IP Integration Impacts Voltage
When it comes to IP integration, low-voltage support is important, has always been important, is becoming even more important, and must be “baked in” at the lowest levels of design, Heinlein said. “ARM collaborates with the foundries to make sure their low-level processes support the voltage operation. We’ve been taking a leadership position with foundries to try to drive the low voltage operation in the best direction for the industry. Too, you have to put circuit innovation and design innovations in place to support low-voltage operations and we are doing this as well,” he said.

With memories specifically, “you’re going to architecture memories in a specific way to support low-voltage operation. There are a number of things you can do there. In the case of logic, one of the things that happens with voltage is that you typically have multiple voltage domains in your chip,” he continued.

To deal with this, ARM has what it calls a power management kit (PMK) that is specifically designed to address the complexity needs and the circuit needs for chips with multi-voltage islands, incorporating things like level shifters to help facilitate connections between different voltage islands. “You can think about it like a power converter: It is an interface circuit that helps bridge between different voltage domains.
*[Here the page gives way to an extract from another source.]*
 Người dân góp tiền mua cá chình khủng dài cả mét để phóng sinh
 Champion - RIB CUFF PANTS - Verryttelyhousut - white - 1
Likewise, power gating is an important area and is becoming pretty much a standard thing for people using advanced SOCs to save power,” Heinlein explained.

Further, while mix-and-match may work well in the fashion world, one of the things that happens when low power and non-low power IP is combined in a single design is complexity as multi-voltage domains come together.

“One of the reasons you have voltage domains is if you have perhaps some IP that wasn’t designed, for example, for power gating or wasn’t designed to be powered down. You’ll tend to find power is managed at different levels,” he continued. As such, methodologies for looking at power in more and more detail continue to evolve and grow.

Tools, Techniques Help Bridge the Gap
To account for the challenges of integrating multivendor IP, moving up in abstraction can help mitigate the issues outlined above.

“The good thing that has come out over the past couple of years is the EDA vendor low-power flows that are characterized by Synopsys pioneering UPF, and Cadence, CPF which use two slightly different approaches to solve basically the same problem,” Brock noted.

“In doing that, it describes the intent of what you’re building so that all the tools that are looking at the IP know what to do with it… this was a very necessary step,” he said.

Another way for engineers to smooth the IP integration process is to start planning as early as possible. All of the major EDA tools vendors—Synopsys, Mentor Graphics and Cadence—have solutions for modeling power at the architectural level. That modeling now has to include power awareness in software, as well.

“Once you get into the netlist, you can optimize at the transistor level, you can optimize your clock tree, and you can do multi-threshold voltage optimization and various other things,” said Hardee. But it’s really the architecture level changes that make the big difference, and that’s where we need to make sure that you get the accuracy of estimation to be able to make the right changes.”